Ok, I setup a speed test with a “real world” amount of data (10k points, 300 columns) and I get around 29-32ms per dump of the process.

This is, perhaps, not the way to go about doing what I want to do, but given the current tools I don’t know how else to go about doing something like this. (as in, I don’t want or need a new dataset, I just want to filter through the dataset as part of the query itself)


you actually do every time you change the query parameters. But I don’t see in your patch what you are trying to do… you’re making a 300 dim 10000 entry dataset and you want to get a subset? Why do you time the dump which has an overhead? I have here 30ms for the first query, then 18ms. If I keep all the columns (addrange 0 300) it gets to 77ms which I presume is the overhead of copying more, although @weefuzzy and @groma will be able to confirm…

In my intended use case I’ve got a descriptor space with 10k samples (or however many), each with 300 descriptors (vanilla descriptors, stats, mfccs, stats of mfccs etc…).

I would like to use one column of that (timecentroid for the sake of simplicity here), and bias a query based on that single number. As in, return me the nearest match (along all the dimensions of the descriptors) that has a time centroid above a certain value. Or find me the nearest match where the loudness is below a certain value (this gets weirder).

But the overall idea is something along these lines. Where some columns in the thin flat buffer correspond to data that I’d like to use to query against in a more direct way.

That’s how addrange works! I kept trying stuff and didn’t couldn’t get the default example to return every column it started with. (I could have sworn I tried addrange 0 4). What happens when addrange is backwards, like in the example? (addrange 2 1)

its not backward, it is like all our other range interface: start and num
0 300: start at 0 and gimme 300
2 1: start at 2 and gimme 1

In your case, if you’re going to bias a query on a subset, then query in RT, you make the subset, you then make a kdtree of that subset, and query that kdtree. the query should be faster than on the real dataset since you have less values. what is even better is to query only what you care about, so you could dismiss the columns you don’t care about and make a smaller subset in that dimension too (nb of dims)

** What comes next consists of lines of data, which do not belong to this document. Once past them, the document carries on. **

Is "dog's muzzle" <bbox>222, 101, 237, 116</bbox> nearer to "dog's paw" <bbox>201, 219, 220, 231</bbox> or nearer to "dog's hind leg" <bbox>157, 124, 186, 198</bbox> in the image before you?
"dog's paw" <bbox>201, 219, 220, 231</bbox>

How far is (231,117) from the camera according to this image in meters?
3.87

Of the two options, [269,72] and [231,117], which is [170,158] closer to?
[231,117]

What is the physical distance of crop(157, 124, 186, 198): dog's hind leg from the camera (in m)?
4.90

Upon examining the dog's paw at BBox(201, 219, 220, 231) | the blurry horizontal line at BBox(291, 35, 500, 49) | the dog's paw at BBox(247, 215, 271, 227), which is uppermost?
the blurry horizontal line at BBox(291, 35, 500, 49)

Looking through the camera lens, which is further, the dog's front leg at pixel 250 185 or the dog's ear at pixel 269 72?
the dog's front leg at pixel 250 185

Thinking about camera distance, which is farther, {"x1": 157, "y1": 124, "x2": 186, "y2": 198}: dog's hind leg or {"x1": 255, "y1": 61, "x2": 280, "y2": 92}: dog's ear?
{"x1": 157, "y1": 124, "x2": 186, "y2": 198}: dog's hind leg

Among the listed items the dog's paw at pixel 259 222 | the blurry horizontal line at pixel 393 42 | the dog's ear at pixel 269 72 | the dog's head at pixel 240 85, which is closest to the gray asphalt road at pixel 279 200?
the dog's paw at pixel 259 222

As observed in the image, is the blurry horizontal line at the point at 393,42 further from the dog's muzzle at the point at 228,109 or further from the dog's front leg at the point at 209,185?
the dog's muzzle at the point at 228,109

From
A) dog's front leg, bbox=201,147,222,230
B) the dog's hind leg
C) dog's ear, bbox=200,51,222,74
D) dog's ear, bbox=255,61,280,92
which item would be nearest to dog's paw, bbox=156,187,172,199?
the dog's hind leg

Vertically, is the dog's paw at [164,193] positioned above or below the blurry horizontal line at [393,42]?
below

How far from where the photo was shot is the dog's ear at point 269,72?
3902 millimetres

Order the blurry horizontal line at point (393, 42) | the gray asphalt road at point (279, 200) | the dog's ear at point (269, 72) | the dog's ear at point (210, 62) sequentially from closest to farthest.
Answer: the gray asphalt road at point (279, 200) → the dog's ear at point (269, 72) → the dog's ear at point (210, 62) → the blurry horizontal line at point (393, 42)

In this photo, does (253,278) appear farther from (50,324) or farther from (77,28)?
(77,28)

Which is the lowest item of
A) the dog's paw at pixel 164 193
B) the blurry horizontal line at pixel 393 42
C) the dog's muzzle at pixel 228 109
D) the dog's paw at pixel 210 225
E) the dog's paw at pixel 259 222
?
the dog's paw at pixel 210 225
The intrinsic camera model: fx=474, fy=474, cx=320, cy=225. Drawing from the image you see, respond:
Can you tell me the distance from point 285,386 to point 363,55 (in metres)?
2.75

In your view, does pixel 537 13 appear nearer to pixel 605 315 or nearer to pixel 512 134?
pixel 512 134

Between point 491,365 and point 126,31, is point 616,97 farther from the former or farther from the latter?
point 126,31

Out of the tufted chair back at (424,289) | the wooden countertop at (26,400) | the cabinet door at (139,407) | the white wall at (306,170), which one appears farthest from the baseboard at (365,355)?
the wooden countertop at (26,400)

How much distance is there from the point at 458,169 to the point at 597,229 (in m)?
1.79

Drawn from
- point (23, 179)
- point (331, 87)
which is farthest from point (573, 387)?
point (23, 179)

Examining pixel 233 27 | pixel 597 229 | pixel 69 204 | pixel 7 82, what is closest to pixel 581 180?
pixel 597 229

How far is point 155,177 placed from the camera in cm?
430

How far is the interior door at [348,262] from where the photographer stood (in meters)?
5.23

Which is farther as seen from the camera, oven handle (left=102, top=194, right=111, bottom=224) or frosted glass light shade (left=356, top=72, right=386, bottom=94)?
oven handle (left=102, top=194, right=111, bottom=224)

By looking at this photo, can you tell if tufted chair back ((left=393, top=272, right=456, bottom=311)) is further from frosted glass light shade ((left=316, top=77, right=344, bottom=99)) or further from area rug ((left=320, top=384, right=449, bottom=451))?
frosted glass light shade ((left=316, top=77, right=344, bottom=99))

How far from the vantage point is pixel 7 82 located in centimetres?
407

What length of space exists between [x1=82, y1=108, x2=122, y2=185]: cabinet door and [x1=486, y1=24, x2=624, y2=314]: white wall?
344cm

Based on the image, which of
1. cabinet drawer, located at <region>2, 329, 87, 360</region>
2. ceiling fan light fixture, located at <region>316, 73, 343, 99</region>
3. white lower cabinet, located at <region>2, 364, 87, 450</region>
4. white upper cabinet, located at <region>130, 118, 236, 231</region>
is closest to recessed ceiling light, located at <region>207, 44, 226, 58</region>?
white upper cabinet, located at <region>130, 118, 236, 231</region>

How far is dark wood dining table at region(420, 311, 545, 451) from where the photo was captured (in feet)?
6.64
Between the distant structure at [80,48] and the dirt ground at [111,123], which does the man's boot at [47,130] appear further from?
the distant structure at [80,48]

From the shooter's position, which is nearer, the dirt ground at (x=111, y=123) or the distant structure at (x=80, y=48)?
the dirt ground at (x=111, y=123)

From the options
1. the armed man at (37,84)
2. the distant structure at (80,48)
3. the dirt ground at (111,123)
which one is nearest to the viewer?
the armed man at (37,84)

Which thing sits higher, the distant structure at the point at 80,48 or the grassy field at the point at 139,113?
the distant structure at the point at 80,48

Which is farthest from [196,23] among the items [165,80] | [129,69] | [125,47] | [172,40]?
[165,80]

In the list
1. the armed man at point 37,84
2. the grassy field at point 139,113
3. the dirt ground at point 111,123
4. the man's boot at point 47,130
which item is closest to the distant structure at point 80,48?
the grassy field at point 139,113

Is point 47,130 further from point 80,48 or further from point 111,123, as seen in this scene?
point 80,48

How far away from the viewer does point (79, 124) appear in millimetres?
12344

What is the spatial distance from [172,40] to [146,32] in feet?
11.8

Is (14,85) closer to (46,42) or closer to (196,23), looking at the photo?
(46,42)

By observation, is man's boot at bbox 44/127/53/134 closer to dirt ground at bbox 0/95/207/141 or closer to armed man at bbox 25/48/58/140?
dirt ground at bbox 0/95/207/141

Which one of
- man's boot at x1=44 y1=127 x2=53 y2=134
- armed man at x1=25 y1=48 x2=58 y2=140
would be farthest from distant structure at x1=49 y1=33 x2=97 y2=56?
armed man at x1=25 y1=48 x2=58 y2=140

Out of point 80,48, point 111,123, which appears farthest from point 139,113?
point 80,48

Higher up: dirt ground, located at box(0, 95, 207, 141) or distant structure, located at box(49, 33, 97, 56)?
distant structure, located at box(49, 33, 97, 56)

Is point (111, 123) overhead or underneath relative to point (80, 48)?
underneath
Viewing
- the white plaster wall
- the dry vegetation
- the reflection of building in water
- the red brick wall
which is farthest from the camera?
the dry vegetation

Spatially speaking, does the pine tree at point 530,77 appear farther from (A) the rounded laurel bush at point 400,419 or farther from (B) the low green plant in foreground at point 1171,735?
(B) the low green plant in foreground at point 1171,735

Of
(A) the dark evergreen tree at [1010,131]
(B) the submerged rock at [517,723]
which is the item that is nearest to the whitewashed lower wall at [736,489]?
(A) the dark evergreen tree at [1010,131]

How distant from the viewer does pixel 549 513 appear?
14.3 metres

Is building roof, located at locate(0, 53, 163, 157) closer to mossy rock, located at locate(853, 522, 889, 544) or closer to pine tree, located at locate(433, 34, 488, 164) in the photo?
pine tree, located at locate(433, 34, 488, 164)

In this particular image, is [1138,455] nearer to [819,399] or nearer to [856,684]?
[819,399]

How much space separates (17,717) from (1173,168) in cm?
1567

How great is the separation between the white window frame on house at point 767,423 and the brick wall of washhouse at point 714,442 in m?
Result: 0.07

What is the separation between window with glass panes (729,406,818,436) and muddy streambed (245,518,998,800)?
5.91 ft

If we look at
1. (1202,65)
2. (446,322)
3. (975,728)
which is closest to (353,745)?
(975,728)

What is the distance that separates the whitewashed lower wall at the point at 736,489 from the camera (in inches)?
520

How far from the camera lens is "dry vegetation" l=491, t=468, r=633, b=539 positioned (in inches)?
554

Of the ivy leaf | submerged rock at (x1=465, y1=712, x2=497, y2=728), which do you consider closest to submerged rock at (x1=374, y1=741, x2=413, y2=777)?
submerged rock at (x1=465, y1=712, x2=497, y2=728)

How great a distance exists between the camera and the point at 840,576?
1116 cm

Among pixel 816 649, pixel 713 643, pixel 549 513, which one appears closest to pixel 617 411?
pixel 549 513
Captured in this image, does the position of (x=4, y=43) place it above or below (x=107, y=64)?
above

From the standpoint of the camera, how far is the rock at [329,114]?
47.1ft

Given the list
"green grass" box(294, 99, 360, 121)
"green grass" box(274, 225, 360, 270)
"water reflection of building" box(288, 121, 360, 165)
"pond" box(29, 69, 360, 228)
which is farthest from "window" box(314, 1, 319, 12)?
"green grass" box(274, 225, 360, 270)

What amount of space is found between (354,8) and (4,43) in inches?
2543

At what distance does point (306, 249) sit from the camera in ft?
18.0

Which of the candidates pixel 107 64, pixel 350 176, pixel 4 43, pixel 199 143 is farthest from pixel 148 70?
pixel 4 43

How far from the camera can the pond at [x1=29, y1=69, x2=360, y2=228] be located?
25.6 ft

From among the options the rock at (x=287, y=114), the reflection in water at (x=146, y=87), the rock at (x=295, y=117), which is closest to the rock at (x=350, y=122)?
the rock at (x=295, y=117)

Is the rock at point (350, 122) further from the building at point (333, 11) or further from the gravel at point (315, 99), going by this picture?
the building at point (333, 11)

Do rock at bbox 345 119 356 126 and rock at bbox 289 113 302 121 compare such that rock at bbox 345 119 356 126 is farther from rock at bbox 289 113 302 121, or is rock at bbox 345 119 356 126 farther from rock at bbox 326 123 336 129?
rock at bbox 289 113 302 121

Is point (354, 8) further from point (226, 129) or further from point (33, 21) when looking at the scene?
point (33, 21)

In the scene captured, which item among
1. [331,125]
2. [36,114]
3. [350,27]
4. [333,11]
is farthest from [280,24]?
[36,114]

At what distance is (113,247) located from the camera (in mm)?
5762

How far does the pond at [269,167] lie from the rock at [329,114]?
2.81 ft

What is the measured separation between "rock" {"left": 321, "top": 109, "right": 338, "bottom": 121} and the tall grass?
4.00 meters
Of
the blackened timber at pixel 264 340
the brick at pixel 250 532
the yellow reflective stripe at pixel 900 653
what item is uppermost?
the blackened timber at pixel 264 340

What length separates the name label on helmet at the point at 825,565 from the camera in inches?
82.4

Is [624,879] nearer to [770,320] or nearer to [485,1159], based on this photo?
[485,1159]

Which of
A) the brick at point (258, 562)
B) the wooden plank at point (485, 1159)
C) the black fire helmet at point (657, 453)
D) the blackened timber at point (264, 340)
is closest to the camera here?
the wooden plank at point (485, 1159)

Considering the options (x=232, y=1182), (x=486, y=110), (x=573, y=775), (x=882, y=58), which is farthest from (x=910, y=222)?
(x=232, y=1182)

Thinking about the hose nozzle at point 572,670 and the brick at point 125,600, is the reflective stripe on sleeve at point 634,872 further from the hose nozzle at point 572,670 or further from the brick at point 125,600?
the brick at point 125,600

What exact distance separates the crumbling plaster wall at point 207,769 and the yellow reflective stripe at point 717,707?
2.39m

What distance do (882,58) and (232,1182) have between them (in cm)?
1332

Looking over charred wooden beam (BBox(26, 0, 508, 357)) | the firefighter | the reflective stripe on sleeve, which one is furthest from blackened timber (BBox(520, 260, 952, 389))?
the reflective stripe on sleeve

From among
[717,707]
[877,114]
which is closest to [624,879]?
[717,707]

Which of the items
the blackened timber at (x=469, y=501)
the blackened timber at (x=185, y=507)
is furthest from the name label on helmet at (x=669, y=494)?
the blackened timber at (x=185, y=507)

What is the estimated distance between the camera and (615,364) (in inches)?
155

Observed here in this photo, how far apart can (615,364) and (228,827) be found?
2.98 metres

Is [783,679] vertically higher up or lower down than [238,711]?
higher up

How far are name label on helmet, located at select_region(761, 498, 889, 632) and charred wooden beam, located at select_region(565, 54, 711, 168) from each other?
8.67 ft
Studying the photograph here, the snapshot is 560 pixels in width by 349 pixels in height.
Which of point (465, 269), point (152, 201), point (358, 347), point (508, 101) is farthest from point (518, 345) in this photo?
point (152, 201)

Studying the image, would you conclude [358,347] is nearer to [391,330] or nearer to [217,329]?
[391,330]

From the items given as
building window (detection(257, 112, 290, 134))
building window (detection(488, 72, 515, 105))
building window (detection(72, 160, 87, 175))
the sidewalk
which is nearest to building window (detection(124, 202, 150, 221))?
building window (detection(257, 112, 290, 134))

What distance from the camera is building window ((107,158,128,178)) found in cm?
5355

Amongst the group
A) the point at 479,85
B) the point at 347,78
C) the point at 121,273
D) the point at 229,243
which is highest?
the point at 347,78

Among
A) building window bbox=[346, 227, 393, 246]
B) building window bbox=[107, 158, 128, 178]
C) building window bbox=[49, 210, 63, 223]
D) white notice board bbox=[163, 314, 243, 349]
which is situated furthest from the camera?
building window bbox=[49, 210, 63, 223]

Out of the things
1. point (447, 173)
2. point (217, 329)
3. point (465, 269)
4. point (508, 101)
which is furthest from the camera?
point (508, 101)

Right. It’s just visually confusing because there is no associated message that goes with them, and addrange 0 5 returns the data I want, but for visually confusing reasons (as in, it looks like it goes from 0 to 5, inclusively). I’ve mentioned this already, but this <dataset> <dataset> <number> <number> syntax is a lot more confusing overall.

I tried to make a dataset that would have around the amount of numbers I’d be dealing with in a realworld context. I can easily get up to 10k samples/grains/bits and 300 descriptors/stats is about par for the course these days. Granted my realworld numbers may be slightly smaller, but I wanted to test it with numbers greater than 100 entries and 5 features.

I perhaps wouldn’t need all the columns for each query type, specifically if each column corresponds with a different time series and I’m choosing between the initial 256samples, or the initial 4410 samples etc…, but if I have a single value in that column that could potentially update on every query, I’d have to do this process per query.

To further clarify. It wouldn’t always need to update ‘per query’, but if I’m doing the thing you (@tremblap) suggested ages ago, where I have a slower envelope follower going, and us that output of that weighted against the current analysis frame to decide how “long” (or higher ‘timeness’) a sample to play back, that means I would need to update things per query.